Pemuda yang baru berusia 20 tahun itu tertegun. Ia tidak bisa membalas tuannya yang sedang memasang wajah sangat serius, menandakan bahwa tekadnya sudah bulat. Minato hanya bisa menundukkan kepala sambil menahan tangis. Ia benci kenyataan bahwa ia tak bisa melindungi tuannya.
"Angkat kepalamu, aku akan memberikan sesuatu."
Minato mengangkat kepalanya dengan perasaan malu. Ia melihat Indra yang sedang memegang dadanya. Tak lama kemudian muncul batu berwarna hijau yang memancarkan sinar dari dada Indra. Minato yang tahu benda apa itu kembali dibuat terkejut.
"Indra-sama, itu …."
"Ini adalah salah satu dari Seven Magic Stone. Ayahku telah mewariskannya kepadaku dan sekarang aku akan mewariskan ini kepadamu."
"Tapi aku bukan berasal dari keluarga kerajaan."
"Tidak peduli kau berasal dari mana dan bagaimana latar belakangmu, selama kau orang yang kupercaya maka kau berhak menerima Magic Stone ini. Ambillah dan jaga baik-baik."

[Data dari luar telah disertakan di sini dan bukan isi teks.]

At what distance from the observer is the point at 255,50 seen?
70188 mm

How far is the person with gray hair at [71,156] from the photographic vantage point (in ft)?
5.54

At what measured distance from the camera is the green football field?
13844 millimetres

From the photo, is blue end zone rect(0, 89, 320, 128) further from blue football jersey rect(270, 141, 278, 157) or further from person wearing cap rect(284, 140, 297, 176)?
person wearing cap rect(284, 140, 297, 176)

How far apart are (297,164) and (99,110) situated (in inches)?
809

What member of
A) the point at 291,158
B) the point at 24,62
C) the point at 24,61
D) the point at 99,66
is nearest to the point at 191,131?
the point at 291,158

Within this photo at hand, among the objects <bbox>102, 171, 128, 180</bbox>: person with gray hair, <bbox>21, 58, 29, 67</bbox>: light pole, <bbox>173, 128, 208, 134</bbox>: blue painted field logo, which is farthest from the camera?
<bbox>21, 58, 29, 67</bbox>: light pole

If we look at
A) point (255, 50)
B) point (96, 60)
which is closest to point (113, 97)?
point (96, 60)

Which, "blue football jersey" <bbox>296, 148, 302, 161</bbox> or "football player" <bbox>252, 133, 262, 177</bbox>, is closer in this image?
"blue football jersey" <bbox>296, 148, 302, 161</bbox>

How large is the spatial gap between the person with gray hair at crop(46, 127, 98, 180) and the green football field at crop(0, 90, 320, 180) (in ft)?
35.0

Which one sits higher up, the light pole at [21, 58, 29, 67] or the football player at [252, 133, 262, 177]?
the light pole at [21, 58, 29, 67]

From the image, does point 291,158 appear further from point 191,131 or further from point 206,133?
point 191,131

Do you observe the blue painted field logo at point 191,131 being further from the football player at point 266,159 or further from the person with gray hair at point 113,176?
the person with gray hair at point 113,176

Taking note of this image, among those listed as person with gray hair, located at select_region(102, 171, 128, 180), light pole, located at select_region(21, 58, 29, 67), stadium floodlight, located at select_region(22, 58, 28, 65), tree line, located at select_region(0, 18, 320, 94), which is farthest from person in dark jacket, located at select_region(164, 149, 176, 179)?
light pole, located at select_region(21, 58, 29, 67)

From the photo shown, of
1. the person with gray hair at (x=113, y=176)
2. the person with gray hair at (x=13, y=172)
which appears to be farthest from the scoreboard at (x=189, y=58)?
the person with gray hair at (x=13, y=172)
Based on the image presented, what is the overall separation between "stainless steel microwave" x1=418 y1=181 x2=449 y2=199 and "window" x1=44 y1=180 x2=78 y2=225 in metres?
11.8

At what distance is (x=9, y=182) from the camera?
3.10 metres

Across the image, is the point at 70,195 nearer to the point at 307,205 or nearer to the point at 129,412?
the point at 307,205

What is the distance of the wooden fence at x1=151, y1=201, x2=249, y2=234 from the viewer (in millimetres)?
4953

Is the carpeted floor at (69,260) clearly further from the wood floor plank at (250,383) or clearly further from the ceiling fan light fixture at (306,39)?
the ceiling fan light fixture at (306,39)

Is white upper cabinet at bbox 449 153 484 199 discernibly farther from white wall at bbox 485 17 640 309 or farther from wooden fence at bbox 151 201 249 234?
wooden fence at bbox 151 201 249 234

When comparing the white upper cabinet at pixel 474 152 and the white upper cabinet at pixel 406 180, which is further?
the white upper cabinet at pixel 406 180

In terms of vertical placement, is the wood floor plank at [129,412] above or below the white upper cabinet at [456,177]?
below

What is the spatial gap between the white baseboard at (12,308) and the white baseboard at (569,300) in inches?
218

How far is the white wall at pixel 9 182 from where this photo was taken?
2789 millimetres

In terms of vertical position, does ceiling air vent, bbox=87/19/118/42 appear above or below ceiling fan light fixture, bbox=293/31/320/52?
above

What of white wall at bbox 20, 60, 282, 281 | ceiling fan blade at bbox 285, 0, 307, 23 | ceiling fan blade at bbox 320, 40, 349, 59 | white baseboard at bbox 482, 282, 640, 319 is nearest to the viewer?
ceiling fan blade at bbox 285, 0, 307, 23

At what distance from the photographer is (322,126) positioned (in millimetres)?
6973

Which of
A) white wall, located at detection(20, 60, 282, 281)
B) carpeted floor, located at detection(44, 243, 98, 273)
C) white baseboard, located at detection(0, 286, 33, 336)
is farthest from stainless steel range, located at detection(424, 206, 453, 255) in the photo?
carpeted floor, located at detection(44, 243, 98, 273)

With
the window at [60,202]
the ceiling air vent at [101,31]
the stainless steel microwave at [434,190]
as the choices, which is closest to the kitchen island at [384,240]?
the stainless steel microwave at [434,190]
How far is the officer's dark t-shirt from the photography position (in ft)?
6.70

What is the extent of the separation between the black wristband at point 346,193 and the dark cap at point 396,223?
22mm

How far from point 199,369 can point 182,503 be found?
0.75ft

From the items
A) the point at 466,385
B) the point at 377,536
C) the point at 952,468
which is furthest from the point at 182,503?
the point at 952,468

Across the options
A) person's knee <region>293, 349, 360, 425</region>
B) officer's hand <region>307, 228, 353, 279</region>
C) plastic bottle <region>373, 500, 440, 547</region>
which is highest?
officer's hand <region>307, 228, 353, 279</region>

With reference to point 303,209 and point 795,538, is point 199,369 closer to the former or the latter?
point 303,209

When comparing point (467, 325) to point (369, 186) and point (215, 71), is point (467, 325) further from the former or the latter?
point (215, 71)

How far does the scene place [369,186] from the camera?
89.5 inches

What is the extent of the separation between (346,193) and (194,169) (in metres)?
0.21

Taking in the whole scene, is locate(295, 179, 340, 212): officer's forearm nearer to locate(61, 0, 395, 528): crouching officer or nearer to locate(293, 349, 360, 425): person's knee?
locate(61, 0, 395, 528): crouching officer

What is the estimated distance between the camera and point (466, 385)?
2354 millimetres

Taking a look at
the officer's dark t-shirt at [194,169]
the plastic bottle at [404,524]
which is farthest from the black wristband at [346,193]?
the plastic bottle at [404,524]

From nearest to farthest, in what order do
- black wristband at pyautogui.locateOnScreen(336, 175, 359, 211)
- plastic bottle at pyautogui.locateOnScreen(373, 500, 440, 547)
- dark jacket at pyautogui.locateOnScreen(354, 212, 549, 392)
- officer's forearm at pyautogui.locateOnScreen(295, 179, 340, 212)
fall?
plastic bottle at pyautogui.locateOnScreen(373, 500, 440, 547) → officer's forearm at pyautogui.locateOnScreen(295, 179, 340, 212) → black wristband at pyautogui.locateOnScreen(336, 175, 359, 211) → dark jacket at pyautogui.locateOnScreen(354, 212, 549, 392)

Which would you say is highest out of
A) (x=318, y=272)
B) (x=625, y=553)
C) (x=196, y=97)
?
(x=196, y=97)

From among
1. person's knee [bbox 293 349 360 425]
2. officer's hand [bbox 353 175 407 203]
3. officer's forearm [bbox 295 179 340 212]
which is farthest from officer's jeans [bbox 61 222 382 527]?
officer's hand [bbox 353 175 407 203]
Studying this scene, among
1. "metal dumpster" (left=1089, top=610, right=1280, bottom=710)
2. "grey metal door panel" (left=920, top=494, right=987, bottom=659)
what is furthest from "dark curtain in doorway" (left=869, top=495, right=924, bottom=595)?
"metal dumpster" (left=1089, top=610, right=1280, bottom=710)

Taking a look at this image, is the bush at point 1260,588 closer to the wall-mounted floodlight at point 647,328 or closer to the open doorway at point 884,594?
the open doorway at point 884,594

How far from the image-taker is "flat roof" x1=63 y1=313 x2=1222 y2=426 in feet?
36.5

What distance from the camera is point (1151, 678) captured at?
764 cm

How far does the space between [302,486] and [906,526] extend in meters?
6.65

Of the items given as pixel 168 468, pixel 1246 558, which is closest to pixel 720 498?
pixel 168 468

Minato menerima warisan dari tuannya dengan air mata yang bercucuran. Ia bersumpah akan menjaga dan mempergunakan Magic Stone ini dengan baik. Indra bisa bernapas lega sekarang. Ia sudah tak punya beban lagi. Ia kemudian berdiri dan mengatakan kalimat terakhir.
"Setelah aku mati maka adikku akan naik tahta. Aku bisa mempercayakan Alvarez kepadanya. Minato, dengarkan baik-baik pesan terakhirku. Ada yang ingin melakukan kudeta di dalam kerajaan."
"Selamat tinggal, wahai muridku."
5 Tahun Lalu ….
Putri kerajaan yang berumur 10 tahun terlihat sedang menunggu seseorang di dalam kamarnya. Ia memiliki paras yang cantik dengan rambut perak sebagai mahkota berharganya. Tak lama kemudian pintu terbuka dan masuklah orang yang sedari tadi ditunggu. Putri itu tersenyum lalu berlari kecil dan memeluk erat.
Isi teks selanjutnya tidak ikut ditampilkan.